Output every entry exactly as written.

(Records of spatial reasoning questions)
──────────

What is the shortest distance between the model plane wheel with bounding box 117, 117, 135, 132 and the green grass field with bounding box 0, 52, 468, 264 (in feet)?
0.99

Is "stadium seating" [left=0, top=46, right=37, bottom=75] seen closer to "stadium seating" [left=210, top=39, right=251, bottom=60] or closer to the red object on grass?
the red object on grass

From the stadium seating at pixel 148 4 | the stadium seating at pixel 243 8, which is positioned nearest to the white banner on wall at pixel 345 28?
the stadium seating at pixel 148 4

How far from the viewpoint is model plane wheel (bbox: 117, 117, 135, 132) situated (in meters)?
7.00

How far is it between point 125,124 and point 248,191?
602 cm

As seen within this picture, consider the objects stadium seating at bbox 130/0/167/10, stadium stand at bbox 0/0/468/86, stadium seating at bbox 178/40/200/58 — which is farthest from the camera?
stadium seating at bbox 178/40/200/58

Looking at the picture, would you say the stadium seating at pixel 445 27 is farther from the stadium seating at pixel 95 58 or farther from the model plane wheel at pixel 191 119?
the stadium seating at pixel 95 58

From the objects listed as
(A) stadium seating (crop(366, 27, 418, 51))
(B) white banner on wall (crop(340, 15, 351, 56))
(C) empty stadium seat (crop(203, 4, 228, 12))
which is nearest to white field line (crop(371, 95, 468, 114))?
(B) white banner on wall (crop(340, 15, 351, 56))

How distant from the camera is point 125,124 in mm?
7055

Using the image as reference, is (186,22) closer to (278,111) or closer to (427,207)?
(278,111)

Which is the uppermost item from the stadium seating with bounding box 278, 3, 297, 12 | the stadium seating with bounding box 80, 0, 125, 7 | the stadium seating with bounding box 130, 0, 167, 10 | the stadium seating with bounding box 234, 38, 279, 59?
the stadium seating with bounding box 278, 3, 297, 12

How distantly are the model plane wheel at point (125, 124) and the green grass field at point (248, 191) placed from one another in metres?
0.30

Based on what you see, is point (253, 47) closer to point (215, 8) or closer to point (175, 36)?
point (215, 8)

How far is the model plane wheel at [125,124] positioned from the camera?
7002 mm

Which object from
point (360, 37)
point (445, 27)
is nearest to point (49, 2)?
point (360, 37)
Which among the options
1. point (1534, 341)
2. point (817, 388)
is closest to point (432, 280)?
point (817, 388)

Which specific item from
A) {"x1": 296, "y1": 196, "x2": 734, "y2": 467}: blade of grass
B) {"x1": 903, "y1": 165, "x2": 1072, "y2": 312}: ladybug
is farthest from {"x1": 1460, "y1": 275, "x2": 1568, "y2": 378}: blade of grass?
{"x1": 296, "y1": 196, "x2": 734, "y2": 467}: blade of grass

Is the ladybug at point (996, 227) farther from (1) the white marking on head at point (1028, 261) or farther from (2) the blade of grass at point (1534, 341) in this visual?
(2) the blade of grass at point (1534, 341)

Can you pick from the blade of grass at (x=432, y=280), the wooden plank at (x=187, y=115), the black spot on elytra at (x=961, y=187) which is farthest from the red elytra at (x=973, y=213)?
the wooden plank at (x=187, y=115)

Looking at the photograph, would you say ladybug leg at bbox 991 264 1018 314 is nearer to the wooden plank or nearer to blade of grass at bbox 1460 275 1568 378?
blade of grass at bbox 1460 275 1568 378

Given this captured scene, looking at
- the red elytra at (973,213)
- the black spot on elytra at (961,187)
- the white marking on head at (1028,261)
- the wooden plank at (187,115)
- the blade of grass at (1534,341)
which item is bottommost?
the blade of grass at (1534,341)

──────────

**TASK RESULT**.
What is the shortest distance between the model plane wheel with bounding box 117, 117, 135, 132 and the green grass field with bounding box 0, 52, 468, 264 (in feet)?
0.99

Is "stadium seating" [left=0, top=46, right=37, bottom=75] seen closer to "stadium seating" [left=210, top=39, right=251, bottom=60] or closer to the red object on grass?
the red object on grass

From the stadium seating at pixel 148 4 | the stadium seating at pixel 243 8, which is positioned nearest to the white banner on wall at pixel 345 28?
the stadium seating at pixel 148 4

How far from the viewpoint is model plane wheel (bbox: 117, 117, 135, 132) situated (in meters)?
7.00

How far is it between point 125,124 and point 248,191?
602 cm

As seen within this picture, consider the objects stadium seating at bbox 130/0/167/10, stadium stand at bbox 0/0/468/86, stadium seating at bbox 178/40/200/58 — which is farthest from the camera?
stadium seating at bbox 178/40/200/58

Looking at the picture, would you say the stadium seating at pixel 445 27 is farther from the stadium seating at pixel 95 58 or farther from the model plane wheel at pixel 191 119?
the stadium seating at pixel 95 58

From the objects listed as
(A) stadium seating (crop(366, 27, 418, 51))
(B) white banner on wall (crop(340, 15, 351, 56))
(C) empty stadium seat (crop(203, 4, 228, 12))
which is nearest to white field line (crop(371, 95, 468, 114))?
(B) white banner on wall (crop(340, 15, 351, 56))

How distant from the camera is point 125,124 in mm?
7055

Using the image as reference, is (186,22) closer to (278,111) or closer to (427,207)?
(278,111)

Which is the uppermost item from the stadium seating with bounding box 278, 3, 297, 12 | the stadium seating with bounding box 80, 0, 125, 7 | the stadium seating with bounding box 130, 0, 167, 10 | the stadium seating with bounding box 234, 38, 279, 59?
the stadium seating with bounding box 278, 3, 297, 12

How distantly are the model plane wheel at point (125, 124) and the green grass field at point (248, 191) placed from one another in metres?
0.30

Based on what you see, is point (253, 47) closer to point (215, 8) or closer to point (175, 36)?
point (215, 8)

How far is the model plane wheel at [125,124] positioned from the camera?
7002 mm

Which object from
point (360, 37)
point (445, 27)
is nearest to point (49, 2)?
point (360, 37)
Which among the options
1. point (1534, 341)
2. point (817, 388)
is closest to point (432, 280)?
point (817, 388)

Which specific item from
A) {"x1": 296, "y1": 196, "x2": 734, "y2": 467}: blade of grass
B) {"x1": 903, "y1": 165, "x2": 1072, "y2": 312}: ladybug
is farthest from {"x1": 1460, "y1": 275, "x2": 1568, "y2": 378}: blade of grass?
{"x1": 296, "y1": 196, "x2": 734, "y2": 467}: blade of grass

Is the ladybug at point (996, 227) farther from (1) the white marking on head at point (1028, 261) or farther from (2) the blade of grass at point (1534, 341) in this visual?
(2) the blade of grass at point (1534, 341)

Can you pick from the blade of grass at (x=432, y=280), the wooden plank at (x=187, y=115), the black spot on elytra at (x=961, y=187) which is farthest from the red elytra at (x=973, y=213)?
the wooden plank at (x=187, y=115)

Looking at the photograph, would you say ladybug leg at bbox 991 264 1018 314 is nearer to the wooden plank or nearer to blade of grass at bbox 1460 275 1568 378?
blade of grass at bbox 1460 275 1568 378

Given this captured scene, looking at
- the red elytra at (973,213)
- the black spot on elytra at (961,187)
- the white marking on head at (1028,261)
- the wooden plank at (187,115)
- the blade of grass at (1534,341)
which item is bottommost?
the blade of grass at (1534,341)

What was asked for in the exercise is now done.